The measures, approved by the Executive Board and employee representatives, will effect all business and administrative units worldwide. In total, 3,200 jobs will be removed, which include 2,150 in Germany, with implementation scheduled from 2027 by the end of 2029.
The company stated that the reductions might be driven by means of efficiency gains, digitalization, outsourcing, and potential offshoring, as a part of its wider “Evonik Tailor Made” program. A further 2,800 positions are already planned for removal among October 2023 and the end of 2026 under continuing efficiency initiatives.
“The job cuts will stay socially appropriate moving forward,” stated Chief Human Resources Officer and Labor Director Thomas Wessel. “The details can be confirmed with the social partners in the coming weeks.”
At the same time, Evonik is making broader strategic move in its portfolio.
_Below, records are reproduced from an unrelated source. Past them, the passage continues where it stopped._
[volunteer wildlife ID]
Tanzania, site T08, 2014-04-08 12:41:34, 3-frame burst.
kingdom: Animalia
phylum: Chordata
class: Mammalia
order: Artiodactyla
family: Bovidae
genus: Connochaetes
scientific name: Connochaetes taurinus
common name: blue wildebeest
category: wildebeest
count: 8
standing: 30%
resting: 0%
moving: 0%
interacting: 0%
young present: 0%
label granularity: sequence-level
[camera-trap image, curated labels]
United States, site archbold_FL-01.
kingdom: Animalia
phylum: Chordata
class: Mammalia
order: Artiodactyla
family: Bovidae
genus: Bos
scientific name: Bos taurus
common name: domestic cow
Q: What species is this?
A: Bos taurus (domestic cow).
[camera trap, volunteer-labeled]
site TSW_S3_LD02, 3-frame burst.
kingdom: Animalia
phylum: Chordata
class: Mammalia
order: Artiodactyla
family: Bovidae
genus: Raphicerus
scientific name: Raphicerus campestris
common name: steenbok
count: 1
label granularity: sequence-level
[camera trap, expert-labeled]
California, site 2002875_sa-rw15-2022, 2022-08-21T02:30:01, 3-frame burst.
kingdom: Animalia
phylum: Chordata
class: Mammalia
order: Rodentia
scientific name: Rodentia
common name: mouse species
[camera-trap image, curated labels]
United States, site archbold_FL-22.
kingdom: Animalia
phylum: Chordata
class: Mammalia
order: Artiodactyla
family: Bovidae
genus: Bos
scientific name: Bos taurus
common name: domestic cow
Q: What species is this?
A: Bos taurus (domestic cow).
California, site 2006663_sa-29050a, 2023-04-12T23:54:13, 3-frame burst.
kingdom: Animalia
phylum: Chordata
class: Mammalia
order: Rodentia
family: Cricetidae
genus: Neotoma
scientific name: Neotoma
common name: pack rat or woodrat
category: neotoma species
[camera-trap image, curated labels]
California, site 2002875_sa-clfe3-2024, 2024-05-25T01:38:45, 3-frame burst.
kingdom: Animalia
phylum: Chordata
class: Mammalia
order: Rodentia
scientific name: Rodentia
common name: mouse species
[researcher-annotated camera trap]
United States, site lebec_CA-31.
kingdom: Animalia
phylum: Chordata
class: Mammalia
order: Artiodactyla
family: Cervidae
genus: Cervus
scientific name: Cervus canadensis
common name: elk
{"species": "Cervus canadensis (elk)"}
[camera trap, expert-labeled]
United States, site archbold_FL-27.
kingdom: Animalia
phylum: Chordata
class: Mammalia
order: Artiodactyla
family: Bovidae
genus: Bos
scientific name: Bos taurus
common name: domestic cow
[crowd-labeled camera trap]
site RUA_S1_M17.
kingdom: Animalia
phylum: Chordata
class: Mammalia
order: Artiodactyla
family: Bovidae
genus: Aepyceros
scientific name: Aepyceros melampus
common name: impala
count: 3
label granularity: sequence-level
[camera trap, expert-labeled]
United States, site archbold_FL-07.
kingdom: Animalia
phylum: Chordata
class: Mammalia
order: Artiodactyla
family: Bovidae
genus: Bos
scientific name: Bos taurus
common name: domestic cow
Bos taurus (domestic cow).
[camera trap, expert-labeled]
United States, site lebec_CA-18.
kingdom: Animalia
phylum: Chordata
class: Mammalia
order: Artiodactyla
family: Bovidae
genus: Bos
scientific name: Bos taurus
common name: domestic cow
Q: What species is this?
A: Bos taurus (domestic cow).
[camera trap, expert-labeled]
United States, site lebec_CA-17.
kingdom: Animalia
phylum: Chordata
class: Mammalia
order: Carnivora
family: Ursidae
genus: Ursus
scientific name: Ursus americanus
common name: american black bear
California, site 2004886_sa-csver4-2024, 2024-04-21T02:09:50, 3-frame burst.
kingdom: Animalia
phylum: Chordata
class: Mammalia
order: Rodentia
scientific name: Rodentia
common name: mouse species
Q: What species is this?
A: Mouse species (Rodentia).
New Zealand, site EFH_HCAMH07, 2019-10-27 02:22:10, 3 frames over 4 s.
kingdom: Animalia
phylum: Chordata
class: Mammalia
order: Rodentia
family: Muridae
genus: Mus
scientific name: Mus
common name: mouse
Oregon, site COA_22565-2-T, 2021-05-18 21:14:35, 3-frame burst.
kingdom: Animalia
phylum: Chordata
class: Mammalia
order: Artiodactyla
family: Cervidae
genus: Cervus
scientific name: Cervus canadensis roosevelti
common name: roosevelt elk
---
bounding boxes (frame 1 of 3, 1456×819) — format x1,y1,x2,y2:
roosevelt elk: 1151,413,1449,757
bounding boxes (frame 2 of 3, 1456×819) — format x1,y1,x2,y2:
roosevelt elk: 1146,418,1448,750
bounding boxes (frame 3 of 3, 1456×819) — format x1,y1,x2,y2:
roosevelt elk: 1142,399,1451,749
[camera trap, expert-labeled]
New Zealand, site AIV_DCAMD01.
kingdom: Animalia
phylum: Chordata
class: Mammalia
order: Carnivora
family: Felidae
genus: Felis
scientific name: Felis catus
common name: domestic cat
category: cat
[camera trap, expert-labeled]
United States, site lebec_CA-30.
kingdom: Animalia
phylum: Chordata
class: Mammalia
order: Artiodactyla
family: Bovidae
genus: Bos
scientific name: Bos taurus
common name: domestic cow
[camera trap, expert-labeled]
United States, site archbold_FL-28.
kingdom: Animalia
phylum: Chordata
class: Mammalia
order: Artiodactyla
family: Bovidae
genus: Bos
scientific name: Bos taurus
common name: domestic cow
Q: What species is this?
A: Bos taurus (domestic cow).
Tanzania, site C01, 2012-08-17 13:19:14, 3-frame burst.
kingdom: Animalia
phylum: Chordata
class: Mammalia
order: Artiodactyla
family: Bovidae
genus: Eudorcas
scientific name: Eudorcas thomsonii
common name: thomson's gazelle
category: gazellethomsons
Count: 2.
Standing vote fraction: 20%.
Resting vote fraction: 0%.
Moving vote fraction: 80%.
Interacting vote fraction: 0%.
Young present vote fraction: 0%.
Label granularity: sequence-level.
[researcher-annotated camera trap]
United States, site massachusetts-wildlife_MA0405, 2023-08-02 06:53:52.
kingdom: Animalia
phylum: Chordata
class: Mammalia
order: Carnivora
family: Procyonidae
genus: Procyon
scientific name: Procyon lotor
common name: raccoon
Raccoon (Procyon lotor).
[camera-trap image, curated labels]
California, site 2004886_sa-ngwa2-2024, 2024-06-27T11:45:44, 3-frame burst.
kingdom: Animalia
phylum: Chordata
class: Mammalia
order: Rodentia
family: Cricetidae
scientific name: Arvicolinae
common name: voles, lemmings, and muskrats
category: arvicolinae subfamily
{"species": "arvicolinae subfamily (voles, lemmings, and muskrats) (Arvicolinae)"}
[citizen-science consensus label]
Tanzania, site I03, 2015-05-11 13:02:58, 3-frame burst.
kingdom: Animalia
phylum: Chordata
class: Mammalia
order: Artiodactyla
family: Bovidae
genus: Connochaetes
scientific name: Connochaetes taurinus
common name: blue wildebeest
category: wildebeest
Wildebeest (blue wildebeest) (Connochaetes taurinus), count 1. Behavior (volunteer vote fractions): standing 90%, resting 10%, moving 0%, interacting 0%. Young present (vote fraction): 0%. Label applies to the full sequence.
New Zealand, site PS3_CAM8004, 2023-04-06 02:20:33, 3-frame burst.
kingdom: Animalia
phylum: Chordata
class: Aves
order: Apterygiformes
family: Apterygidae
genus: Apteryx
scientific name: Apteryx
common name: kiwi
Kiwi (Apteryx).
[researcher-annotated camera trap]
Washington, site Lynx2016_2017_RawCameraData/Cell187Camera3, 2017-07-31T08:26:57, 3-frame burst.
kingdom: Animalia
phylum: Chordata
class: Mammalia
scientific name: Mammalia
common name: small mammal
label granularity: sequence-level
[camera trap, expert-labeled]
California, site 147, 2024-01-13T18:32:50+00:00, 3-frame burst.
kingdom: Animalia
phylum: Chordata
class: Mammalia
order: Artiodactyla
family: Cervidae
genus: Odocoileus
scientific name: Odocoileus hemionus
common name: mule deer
In its Custom Solutions phase, the company will close down its worldwide polyester business in 2027, impacting sites in Witten and Marl in Germany, as well as Shanghai in China.
“Shutting down the polyester business and ultimately shutting manufacturing is an economically unavoidable step,” stated Lauren Kjeldsen, who’s accountable for the segment on the Executive Board.
“Global competitive pressure, structural disadvantages in Europe, and dropping market dynamics mean that none of the options examined would have been economically possible for Evonik in the long term.”
The polyester department, which forms around €150 million in annual revenue, has been loss-making for years. The closure will remove 266 jobs in Witten, in which the site will close down wholly in 2027, together with 45 positions in Marl and 35 roles in Shanghai.